In 2014, however, the World Health Organization decided that there was probably an effect. Two years later, the British Medical Journal published a review certifying BCG and measles vaccination to have a general protective effect against infections. The double effect has now been experimentally confirmed and the immunologist Mihai Netea from the Radboud Universitair Medisch Center in Nijmegen believes that he has understood the mechanism behind this phenomenon. His team found that BCG can still be found in the skin of the vaccinated even months after the vaccination. There, he says, activate the innate defense. In Greece, he started studies with the elderly to protect them from serious infections such as influenza. Further studies should actually start in the Netherlands shortly. Then Corona came – and everything changed.
This does not prevent infection
With epidemiologists Marc Bonten from the University Clinic in Utrecht, Netea will soon inoculate a thousand doctors and nurses in eight Dutch clinics with BCG in order to protect them from severe Covid 19 cases. The infection begins like other viral respiratory infections: with cough, shortness of breath, fever, sometimes mild, sometimes more serious. In some patients, however, this condition worsens in a second phase, and before that you want to protect medical personnel who are at very high risk of infection. “It’s not that vaccination can prevent infection,” said University of Toronto immunologist Eleanor Fish of Science magazine. But it could mitigate the course. If this turns out to be correct, it could even be an advantage if the vaccine does not completely prevent infection, says Kaufmann. In this way, the infection of the population and the associated protection for people at risk can be achieved somewhat more safely.

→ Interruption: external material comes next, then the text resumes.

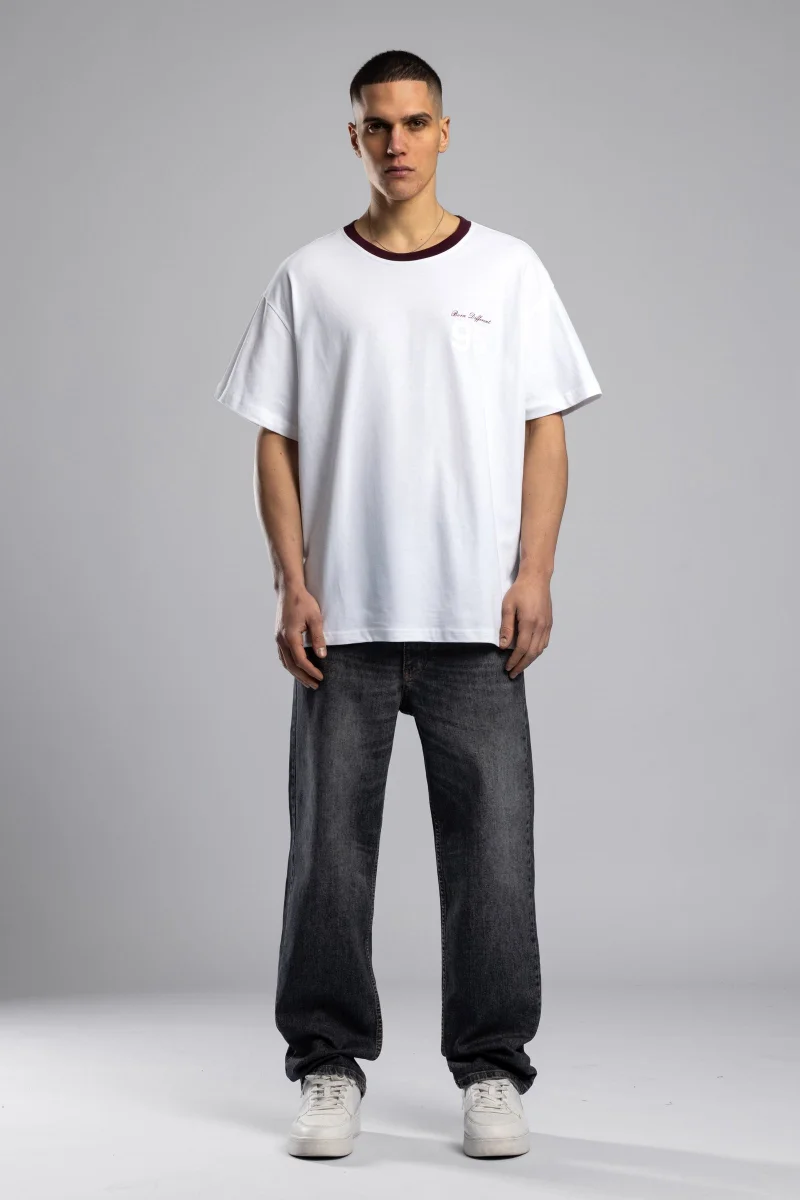 Catch Oversize Contrast Collar Printed T-shirt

The main goal, however, is to offer an interim solution with BCG until a specific vaccine is developed. Medical teams in Australia and the UK have joined the Dutch and will also start clinical trials in the next few days. Germany will follow in three weeks with the upgraded vaccine: they would have incorporated a protein into BCG that would make it safer and more effective at the same time, explains Kaufmann. This has already been tested in studies, but the vaccine has not yet been approved. “That’s why the applications simply take a little more time,” says VPM boss Leander Grode. Until then, the fear of the virus will also increase among German nurses with the pictures from Italian and Spanish hospitals. In Italy, 2696 hospital employees have become infected, 8.3 percent of all infected people in the country.